Serving the Quantitative Finance Community

Cuchulainn
Posts: 17286
Joined: July 16th, 2004, 7:38 am
Location: Lviv

Re: 100 millions time faster than ODE methods

How can someone even write 150K lines of proper code?
I wrote much more than 150 k code lines :/
Over a period of 20 years.
In general, the number of lines of code/programmer is 20 LOC/week.

For pacemakers, it is one LOC per 3 weeks. A typical pricing library 3-5 million LOC.

In paper-tape/punchcard era

$salary = \alpha LOC + \beta$

The big swingers were those with boxes of punch cards.

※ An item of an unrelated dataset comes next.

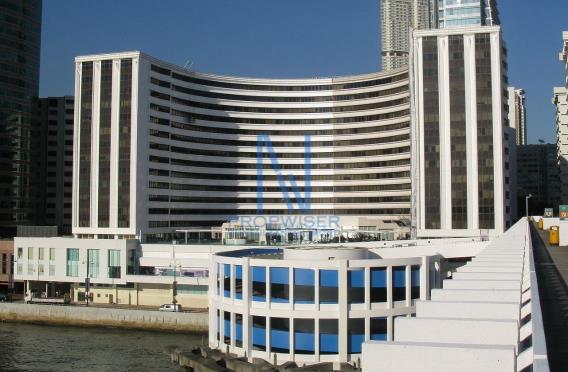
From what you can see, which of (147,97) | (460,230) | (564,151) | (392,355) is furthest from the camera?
(564,151)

planetoid 17300 == 2002 AV_63

Cuchulainn
Posts: 17286
Joined: July 16th, 2004, 7:38 am
Location: Lviv

Re: 100 millions time faster than ODE methods

How can someone even write 150K lines of proper code?
update: the code for the last version was 1,000 lines (1 KLOC). hth Scratch code a factor of 10.
Very clever.

“The management question, therefore, is not whether to build a pilot system and throw it away. You will do that. The only question is whether to plan in advance to build a throwaway, or to promise to deliver the throwaway to customers.”

― Frederick P. Brooks Jr., The Mythical Man-Month: Essays on Software Engineering
planetoid 17300 == 2002 AV_63

Cuchulainn
Posts: 17286
Joined: July 16th, 2004, 7:38 am
Location: Lviv

Re: 100 millions time faster than ODE methods

It's like learning to play the violin. Ten thousand hours of practice, but then you can rattle through all four seasons in minutes.

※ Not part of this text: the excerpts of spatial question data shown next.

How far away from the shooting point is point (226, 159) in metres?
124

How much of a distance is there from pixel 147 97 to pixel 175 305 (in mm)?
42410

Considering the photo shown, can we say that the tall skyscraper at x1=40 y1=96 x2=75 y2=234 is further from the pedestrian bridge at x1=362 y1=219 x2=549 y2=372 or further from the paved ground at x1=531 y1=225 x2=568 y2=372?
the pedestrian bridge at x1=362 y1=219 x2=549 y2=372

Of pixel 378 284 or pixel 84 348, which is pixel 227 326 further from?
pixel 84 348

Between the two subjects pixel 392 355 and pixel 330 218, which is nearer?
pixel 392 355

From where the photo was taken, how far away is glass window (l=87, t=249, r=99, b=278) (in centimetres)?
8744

But 'ukulele is still better.
What's easier?
1. tuning a ukele?
2. tuning a ANN?
planetoid 17300 == 2002 AV_63

JohnLeM
Topic Author
Posts: 378
Joined: September 16th, 2008, 7:15 pm

Re: 100 millions time faster than ODE methods

Ouch. I think I took the wrong formula to get my salary. It seems more like
$salary = \frac{\alpha}{\beta + loc}$

Cuchulainn
Posts: 17286
Joined: July 16th, 2004, 7:38 am
Location: Lviv

Re: 100 millions time faster than ODE methods

Here's an article claiming only ONE million times faster (in the small letters it takes 1 week to generate training data on 24 cores).

https://arxiv.org/abs/1809.02233

It's all rather superficial and more of a description than an explanation, alas.. It it 90% text.
The detailed algorithm is missing; they can write it is TWO million times faster and I would still believe you.

//
E, W., J. Han, and A. Jentzen (2017, June). Deep learning-based numerical methods for highdimensional parabolic partial differential equations and backward stochastic differential equations. ArXiv e-prints.

Is this for real?? Someone with surname "E"???

Seems these are Princeton men.
planetoid 17300 == 2002 AV_63

Billy7
Posts: 262
Joined: March 30th, 2016, 2:12 pm

Re: 100 millions time faster than ODE methods

This is a trailer from a recent very good thesis on Heston and Rough Heston. Instead of ANN being $10^4$ faster, in this case it is $[8,17]$ times slower.

Back to this old favorite forum after a few years.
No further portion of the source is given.